Una ciudad de cielo: Once More in Toledo

I didn’t have to die before I went to heaven. — Ashley Lawrie

June 3

If Oviedo is una ciudad de hadas, then Toledo is una ciudad de cielo. I wasn’t the one to coin that all-too apt description of Toledo — the lovely Ashley Lawrie, one of the Scotties in my group,  was.

What can I say about Toledo that doesn’t sound corny, cliched? Well, nothing. All I can say is imagine a place where history watches silently from the eyes of weather-worn statues, where the streets curve up and down and side to side, where the cobbles eat away at your shoe-soles, where tourists clutter souvenir shops looking for swords and joyeria damasquina, where the sun shines hard through a clear blue sky on olive groves and orange trees, where musulmanes y cristianos y judeos mingled until you can no longer point to whom Toledo can attribute most of its peculiar charm.

Este fue mi segunda vez en esta ciudad. It only improves with time.


NOT an ancient or important building. It's some kind of public structure outside Toledo that looks cool.

Puerta Bisagra.

La historia está construido en los paredes de Toledo.

No es un mezquita pero es una iglesia en el estilo mudéjar. Un ejemplo de la mezcla de culturas en Toledo.

This was our tour guide. When Profe Schlig allowed him to speak inglés, he spoke with a British accent. In hindsight, he reminded me of Giles from Buffy the Vampire Slayer. In the end, he wore the group out walking to and talking about multiple sites. Energizer Bunny much?

Una obra rara de la escultura moderna en Toledo.

When our guide told us we had to climb a high hill, we groaned. . .until he showed us the escalator.

La tumba de El Greco. Sadly, not enough time to pop in. I was lucky enough to have seen it before, so there's that.

La leyenda de "El Beso." Apparently, there is a tomb in Toledo enclosing the bodies of a couple with a pair of statues in their likenesses. One day, a French captain came to the tomb and was so entranced with the statue of the wife that he impulsively kissed it. As he kissed it, the fist of the husband's statue suddenly fell onto his skull, killing him.

Un arból de naranjas en la Universidad de Castilla-La Mancha. Más común en el sur de España.

La Universidad de Castilla-La Mancha had ROMAN RUINS right smack in the middle of its campus. It made me a little sad that barely anything is over a couple hundred years old in the United States.

### RECORDED DATA:

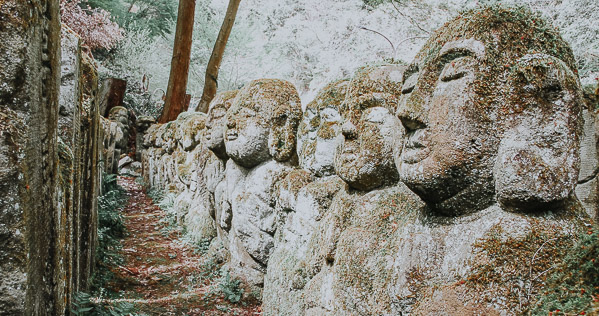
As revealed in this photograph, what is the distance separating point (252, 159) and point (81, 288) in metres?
2.11

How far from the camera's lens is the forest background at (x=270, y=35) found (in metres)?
13.1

### GIVEN TASK:
Pick up the Toledo travel journal after its last sentence and continue it.

### WRITTEN ANSWER:
Mazapán. Un postre más famoso en Toledo.

Una calle de Toledo.

The old central market-square of Toledo.

Otra puerta unica.

Una estatua de Miguel Cervantes. Un parte de Don Quixote es en Toledo.

Un castillo de mazapán.

Spain's equivalent to West Point.

Los comunistas de España. More accepted there than in the USA, I believe.

An apt name for this street? All streets in Toledo are twisty, narrow, and mysterious.

La Catedral Primada Santa María de Toledo.

Las monjas hacían mazapán en el pasado.

Sinagoga del Tránsito. Home of the Sephardic Museum.

Iglesia de San Tome. The chains on the outside wall are the chains of Christian slaves freed by the generosity of the patrons of this church.

Había una boda en San Tome. Traditionally, brides climb stairs to show the obstacles of married life.

Puente de San Martin.

La vista del rio.

Otra vista.

No creo que fui a Toledo otra vez. Estoy agradecida. Con esperanza, volveré.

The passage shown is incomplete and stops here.